EXCERPTED PASSAGE »

** Start **

# Texas guys help me out!



## coyotejon (Feb 4, 2010)

Hey Texas guys I have a question for ya. I may be going to work down around San Antonio area for a few weeks and was wondering if there is any good hunting in the area. What is the season for coyotes down there anyhow? I can pretty much go down there whenever I want, but they are asking for help right now so I thought I would ask you guys what you think. Are there a lot of coyotes around there? Fox? Cats? Let me know what you think. Thanks a ton if anyone responds!


----------



## showmeyote (Dec 12, 2010)

Might post in the Texas are forum! Might get faster results. I believe there season is year round.


----------



## youngdon (Mar 10, 2010)

Yeah Texas is year round, and I don't think you'll have to go far to find some yotes, you may have to ask permission though as about 95% of Texas is privately held.


----------



## El Gato Loco (Jan 15, 2010)

You'll certainly be around all types of predators... gray fox, bobcat and coyote galore. Good luck getting access to a place to hunt though. Don is right, 95% private land (and they all want $$$), and the public land that does exist requires a special permit, and is for bird hunting only. I think only 2 places in the entire state allow coyote hunting and you gotta bring a shotgun loaded with bird shot.

It's a great state if you know people, otherwise it's a nightmare for hunting.


----------



## youngdon (Mar 10, 2010)

** End **

YOUR GOAL » Extract the portion of the Texas hunting thread running from "You'll certainly be" to "with bird shot.". The listing comes from a separate source, unrelated to the Texas hunting thread.

DATASET CONTENT »
** Start **

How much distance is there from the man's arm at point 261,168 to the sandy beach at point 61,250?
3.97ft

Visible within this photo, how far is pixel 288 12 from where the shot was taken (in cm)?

** End **

EXERCISE OUTPUT »
You'll certainly be around all types of predators... gray fox, bobcat and coyote galore. Good luck getting access to a place to hunt though. Don is right, 95% private land (and they all want $$$), and the public land that does exist requires a special permit, and is for bird hunting only. I think only 2 places in the entire state allow coyote hunting and you gotta bring a shotgun loaded with bird shot.